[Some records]
Begin

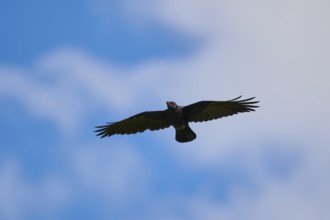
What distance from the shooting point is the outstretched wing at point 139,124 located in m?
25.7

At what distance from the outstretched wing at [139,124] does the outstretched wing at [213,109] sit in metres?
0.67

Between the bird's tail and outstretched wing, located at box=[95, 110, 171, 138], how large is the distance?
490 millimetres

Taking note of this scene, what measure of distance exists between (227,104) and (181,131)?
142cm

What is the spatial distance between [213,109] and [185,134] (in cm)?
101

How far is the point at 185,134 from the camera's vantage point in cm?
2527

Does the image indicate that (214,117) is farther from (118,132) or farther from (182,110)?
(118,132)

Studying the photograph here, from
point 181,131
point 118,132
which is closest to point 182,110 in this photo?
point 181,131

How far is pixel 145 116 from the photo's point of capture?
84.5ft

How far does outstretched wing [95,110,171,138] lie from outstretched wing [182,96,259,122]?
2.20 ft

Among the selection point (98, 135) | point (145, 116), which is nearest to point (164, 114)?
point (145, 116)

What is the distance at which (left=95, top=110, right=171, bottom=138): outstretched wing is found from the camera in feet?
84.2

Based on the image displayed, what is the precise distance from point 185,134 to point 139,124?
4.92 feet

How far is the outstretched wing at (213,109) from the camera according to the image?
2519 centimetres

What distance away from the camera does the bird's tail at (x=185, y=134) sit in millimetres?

End

» **Set problem**: Could you rename "outstretched wing" to "extended wing" in all of the entries above and write them out again, with everything else unchanged and the pictures left out?

» **Reply to the exercise**:
What distance from the shooting point is the extended wing at point 139,124 located in m?
25.7

At what distance from the extended wing at [139,124] does the extended wing at [213,109] sit in metres?
0.67

Between the bird's tail and extended wing, located at box=[95, 110, 171, 138], how large is the distance?
490 millimetres

Taking note of this scene, what measure of distance exists between (227,104) and (181,131)?
142cm

What is the spatial distance between [213,109] and [185,134] (in cm)?
101

How far is the point at 185,134 from the camera's vantage point in cm?
2527

Does the image indicate that (214,117) is farther from (118,132) or farther from (182,110)?
(118,132)

Studying the photograph here, from
point 181,131
point 118,132
which is closest to point 182,110 in this photo?
point 181,131

How far is pixel 145 116 from the photo's point of capture?
84.5ft

How far does extended wing [95,110,171,138] lie from extended wing [182,96,259,122]?
2.20 ft

Among the selection point (98, 135) | point (145, 116), which is nearest to point (164, 114)?
point (145, 116)

What is the distance at which (left=95, top=110, right=171, bottom=138): extended wing is found from the camera in feet?
84.2

Based on the image displayed, what is the precise distance from point 185,134 to point 139,124?
4.92 feet

How far is the extended wing at (213,109) from the camera according to the image?
2519 centimetres

What distance away from the camera does the bird's tail at (x=185, y=134) sit in millimetres?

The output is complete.